The Lengthy “Once a Week” Discussion: If you are going to be absent for a class, do your best to make sure it’s not this one. Since it occurs only once a week, it will most likely be around 3 hours long. As draining as that can be, it is incredibly important that you attend each session so you can stay well on track. You should put a stronger focus on taking as many detailed notes as you can in this class since your time in it is limited. Tests will come around quicker than you expect and the syllabus’ objectives will fly by. These particular class sessions may not be the most exciting, but you must bring yourself to pay full attention during each one or else you will easily fall behind. Just think, instead of splitting it up into the “3 Days a Week” Discussion, you are getting it all done at once. On one hand, that can be stressful – but on another hand, that can be quite relieving. Here are some great tips on how to participate in a class discussion.
The Lab: Usually a science-related course, labs are exactly what they sound like. You cannot come to these classes half-asleep because you truly need to be alert to complete these tasks successfully. These assignments involve more active and physical work than writing up short-answer responses or analyzing a chapter in a novel. While in other classes, you spend a lot of time listening, labs require a lot of doing. Some of the concepts you will be quizzed on will involve things you can only learn by completing the lab projects attentively.
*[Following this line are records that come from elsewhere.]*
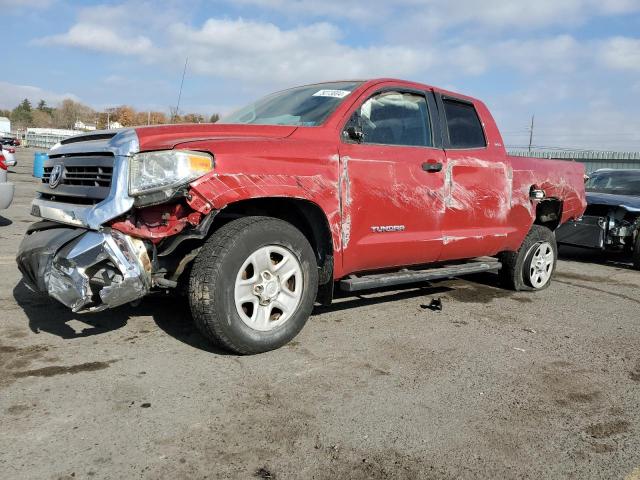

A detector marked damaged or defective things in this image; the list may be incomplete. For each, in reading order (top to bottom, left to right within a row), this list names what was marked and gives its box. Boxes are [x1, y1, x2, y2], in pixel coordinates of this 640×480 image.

crumpled hood [134, 124, 298, 152]
damaged red truck front end [16, 79, 584, 354]
crumpled hood [588, 191, 640, 212]
crushed front bumper [16, 223, 152, 314]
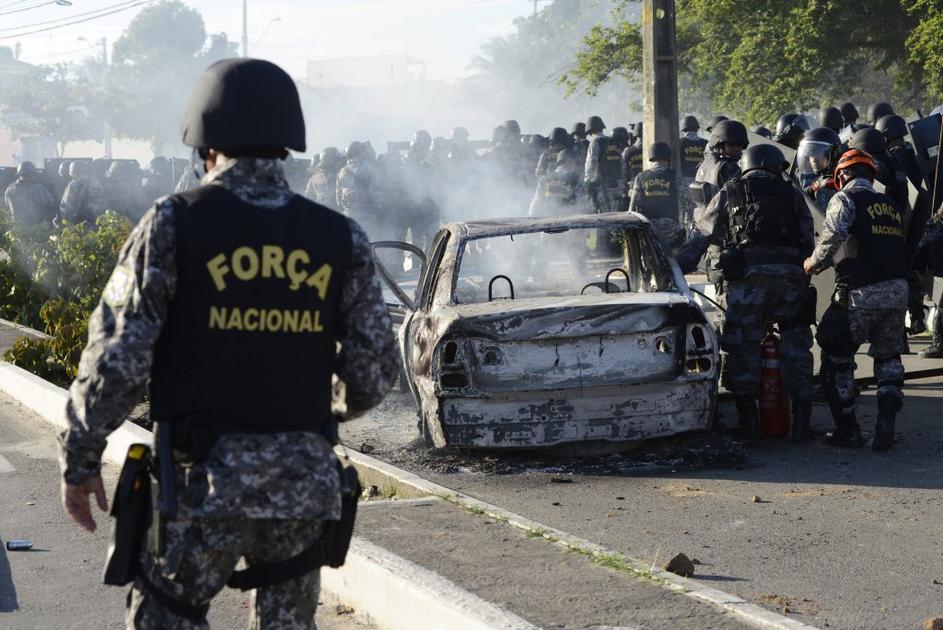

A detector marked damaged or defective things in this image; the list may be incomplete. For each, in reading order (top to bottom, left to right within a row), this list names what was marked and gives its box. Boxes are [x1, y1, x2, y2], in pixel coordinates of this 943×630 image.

burned car [372, 215, 720, 452]
charred car body [372, 215, 720, 452]
burnt car roof [446, 214, 652, 241]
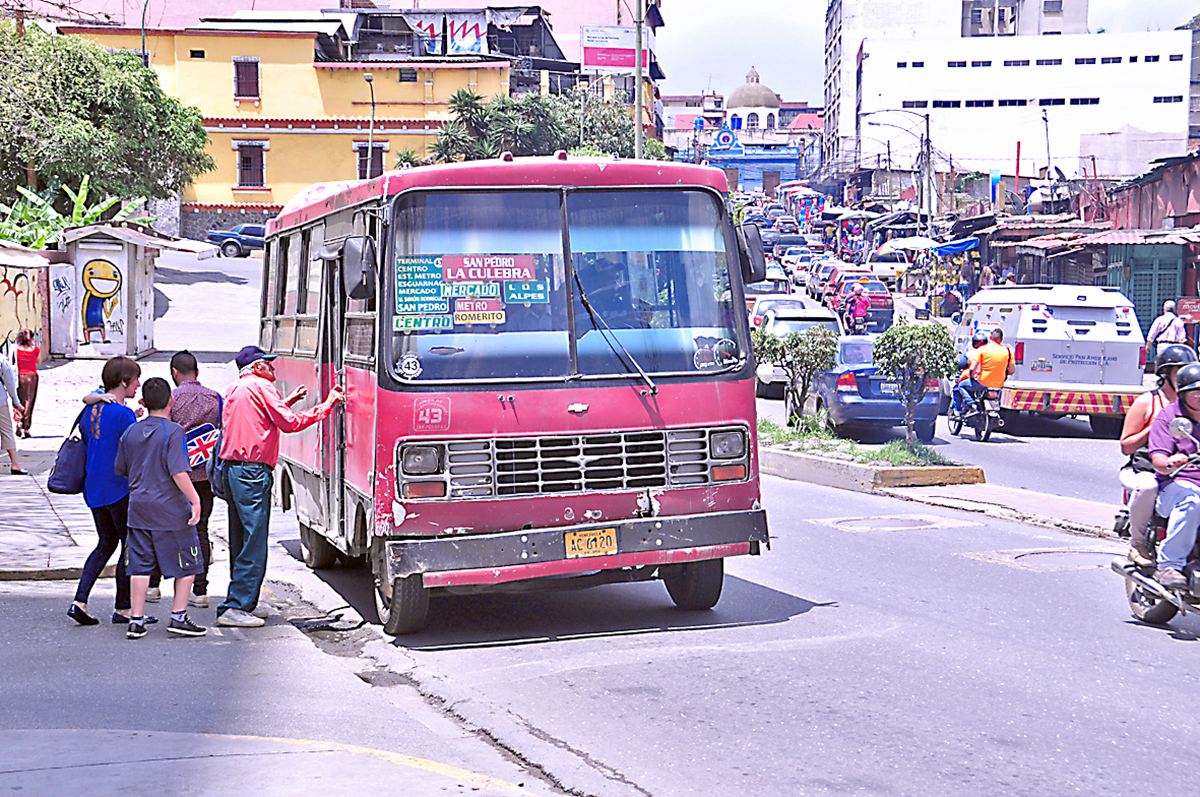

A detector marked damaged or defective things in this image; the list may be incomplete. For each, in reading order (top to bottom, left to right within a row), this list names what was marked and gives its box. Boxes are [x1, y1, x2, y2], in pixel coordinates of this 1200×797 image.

road pothole patch [806, 513, 984, 532]
road pothole patch [955, 547, 1123, 573]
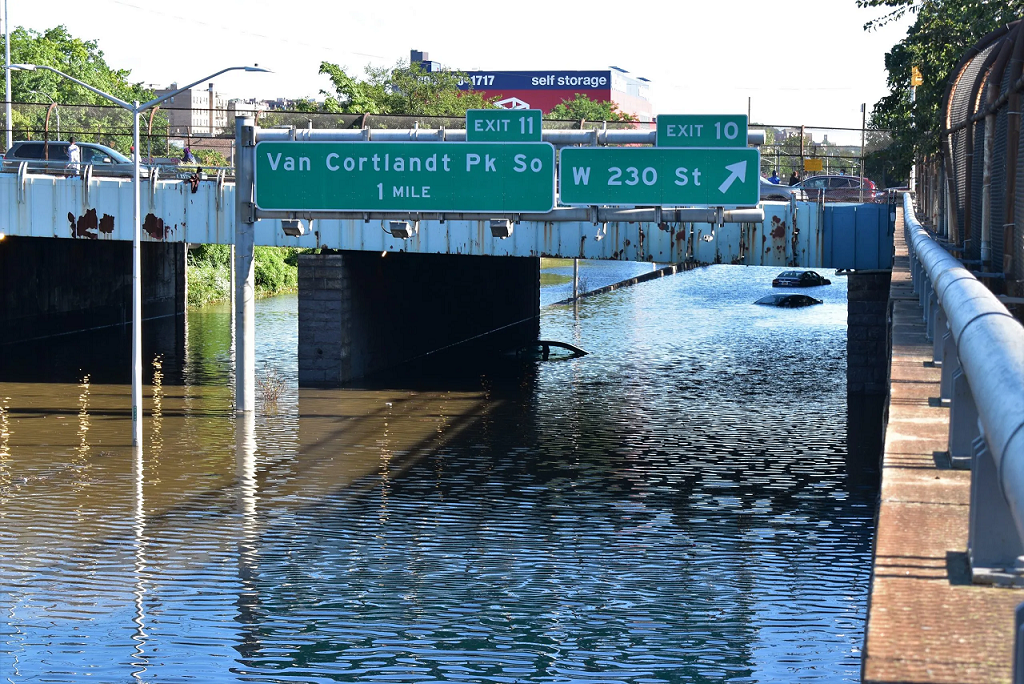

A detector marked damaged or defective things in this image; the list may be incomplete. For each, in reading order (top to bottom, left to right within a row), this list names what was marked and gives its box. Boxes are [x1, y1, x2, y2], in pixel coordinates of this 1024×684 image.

rusted metal mesh structure [921, 17, 1024, 294]
rust stain on wall [68, 209, 98, 239]
rust stain on wall [144, 216, 167, 242]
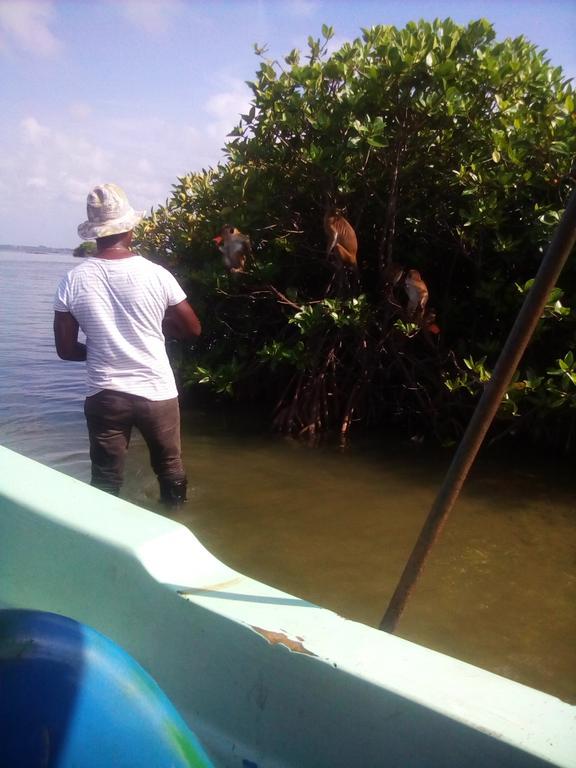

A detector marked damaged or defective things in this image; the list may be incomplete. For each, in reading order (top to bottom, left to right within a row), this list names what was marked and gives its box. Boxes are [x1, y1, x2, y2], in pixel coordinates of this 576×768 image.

rust stain on boat [251, 628, 318, 656]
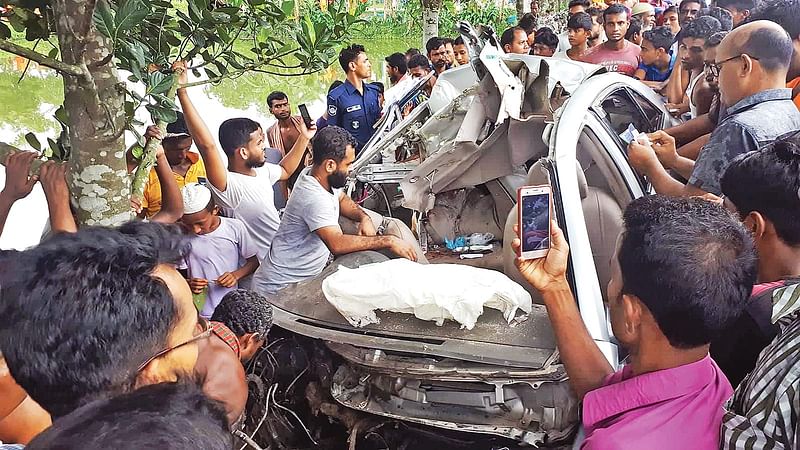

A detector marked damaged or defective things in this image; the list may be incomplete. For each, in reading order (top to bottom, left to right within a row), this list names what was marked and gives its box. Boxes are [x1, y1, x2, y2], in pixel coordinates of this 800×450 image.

wrecked white car [241, 25, 672, 450]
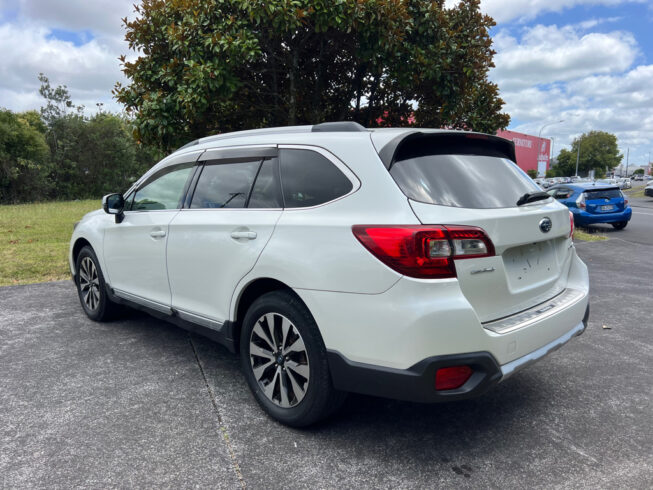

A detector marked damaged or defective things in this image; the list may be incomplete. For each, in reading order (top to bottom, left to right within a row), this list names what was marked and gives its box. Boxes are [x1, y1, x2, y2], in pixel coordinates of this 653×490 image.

crack in asphalt [191, 334, 250, 488]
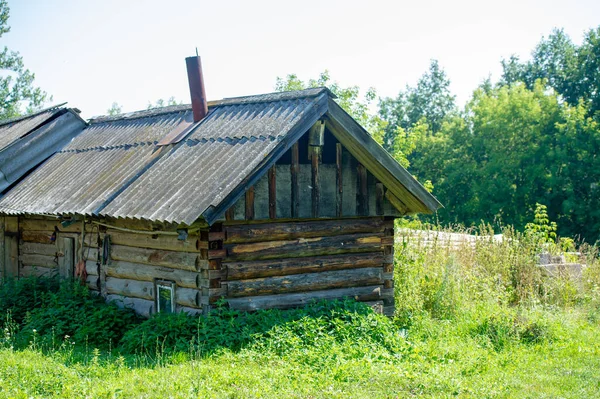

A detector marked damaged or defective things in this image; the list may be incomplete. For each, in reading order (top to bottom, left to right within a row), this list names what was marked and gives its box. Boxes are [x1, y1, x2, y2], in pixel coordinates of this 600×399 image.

Since those projects can often only be done in class at those designated times and not figured out on your own later, it is best to always save more than enough energy for this course.
The Relaxed Elective: These are always a nice break in the middle of a hectic schedule. Especially since you probably won’t have a chance to take one of these every semester, the semesters you do get to work one into your schedule will make you extra thankful. It is important to clarify that you should choose electives that do fulfill some graduate requirement – without a doubt, you will find one that covers a credit you need. There are two simple things to remember about these courses. First off, enjoy. You could be taking yoga, kickboxing, modern dance, painting - there is no end to random college electives – and there is no pressure. Just have fun and maybe you’ll even get something out of it. Secondly, however, you need to watch out for easy ways to mess up your grade. Most of these classes are seen as “easy A’s” and therefore students tend to put them on the backburner and give little to no attention to the syllabuses. Yet, random rules such as “more than one unexcused absence will result in an F” or “final paper on what you learned in Yoga due the last day of class” are thrown in there to make sure students pay attention. Don’t fall into that trap of forgetting that there is some work involved and protect your grade!